====== Texte du document

Œuvre du douzième siècle, il est un des premiers modèles du petit calice, en forme de coupe, que l’Église latine a substitué au grand calice à deux anses qui, antérieurement, servait pour la communion, lorsqu’elle était donnée sous les deux espèces du pain & du vin.
Il est l’un des très-rares exemples des calices de verre, car le temps était proche où l’or & l’argent allaient presque exclusivement remplacer toutes les autres matières pour la fabrication du vase sacré. Le cristal de roche, qui n’est pas fragile comme le verre, plus éclatant & plus limpide, était parfaitement approprié à l’usage pour lequel cette coupe a été taillée; sa forme, imitant le calice d’une fleur, est très-pure; l’évasement du pied est habilement ménagé.
Nous avons dit avec quelle supériorité les artistes de l’antiquité ont travaillé le cristal de roche; Pline, que nous avons déjà cité, parle des gravures dont ils savaient le décorer: «Néron, dit-il, en apprenant sa déchéance, brisa, dans un accès de colère, deux vases de cristal, «pour punir son siècle & ne laisser à personne après lui l’honneur d’y boire.» Suétone nous apprend que l’empereur nommait ces vases Homerii, parce que les gravures dont ils étaient ornés représentaient des sujets empruntés aux poëmes d’Homère.

============
====== Enregistrements fournis

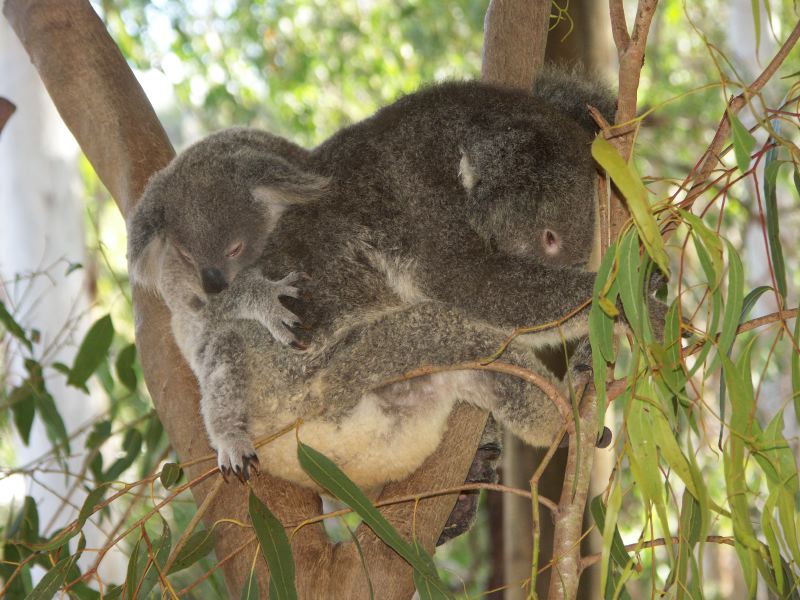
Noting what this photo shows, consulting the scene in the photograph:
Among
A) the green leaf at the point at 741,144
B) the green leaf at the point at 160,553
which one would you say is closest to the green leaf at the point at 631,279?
the green leaf at the point at 741,144

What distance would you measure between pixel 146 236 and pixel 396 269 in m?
0.65

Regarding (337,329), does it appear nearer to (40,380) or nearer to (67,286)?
(40,380)

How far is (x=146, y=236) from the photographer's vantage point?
225cm

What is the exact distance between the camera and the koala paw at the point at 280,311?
2002 millimetres

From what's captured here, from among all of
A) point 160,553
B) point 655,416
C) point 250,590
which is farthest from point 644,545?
point 160,553

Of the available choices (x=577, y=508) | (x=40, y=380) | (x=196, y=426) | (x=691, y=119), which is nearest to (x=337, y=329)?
(x=196, y=426)

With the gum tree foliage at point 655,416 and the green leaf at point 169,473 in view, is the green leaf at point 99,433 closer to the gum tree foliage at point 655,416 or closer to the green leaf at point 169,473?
the gum tree foliage at point 655,416

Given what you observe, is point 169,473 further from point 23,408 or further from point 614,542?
point 23,408

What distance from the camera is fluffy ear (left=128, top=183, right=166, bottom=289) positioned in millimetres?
2254

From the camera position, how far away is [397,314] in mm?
2129

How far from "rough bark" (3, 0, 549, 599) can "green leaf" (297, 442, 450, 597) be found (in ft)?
0.86

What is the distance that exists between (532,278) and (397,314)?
0.34 metres

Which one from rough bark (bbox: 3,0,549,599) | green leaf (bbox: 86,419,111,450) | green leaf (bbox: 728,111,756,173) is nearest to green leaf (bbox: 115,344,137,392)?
green leaf (bbox: 86,419,111,450)

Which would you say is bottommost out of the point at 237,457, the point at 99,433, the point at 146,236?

============

» **Votre tâche**: Reproduisez tel quel le texte sur le calice en cristal, depuis « Il est l’un » jusqu'à « est habilement ménagé. » inclus.

» **Corrigé complet**:
Il est l’un des très-rares exemples des calices de verre, car le temps était proche où l’or & l’argent allaient presque exclusivement remplacer toutes les autres matières pour la fabrication du vase sacré. Le cristal de roche, qui n’est pas fragile comme le verre, plus éclatant & plus limpide, était parfaitement approprié à l’usage pour lequel cette coupe a été taillée; sa forme, imitant le calice d’une fleur, est très-pure; l’évasement du pied est habilement ménagé.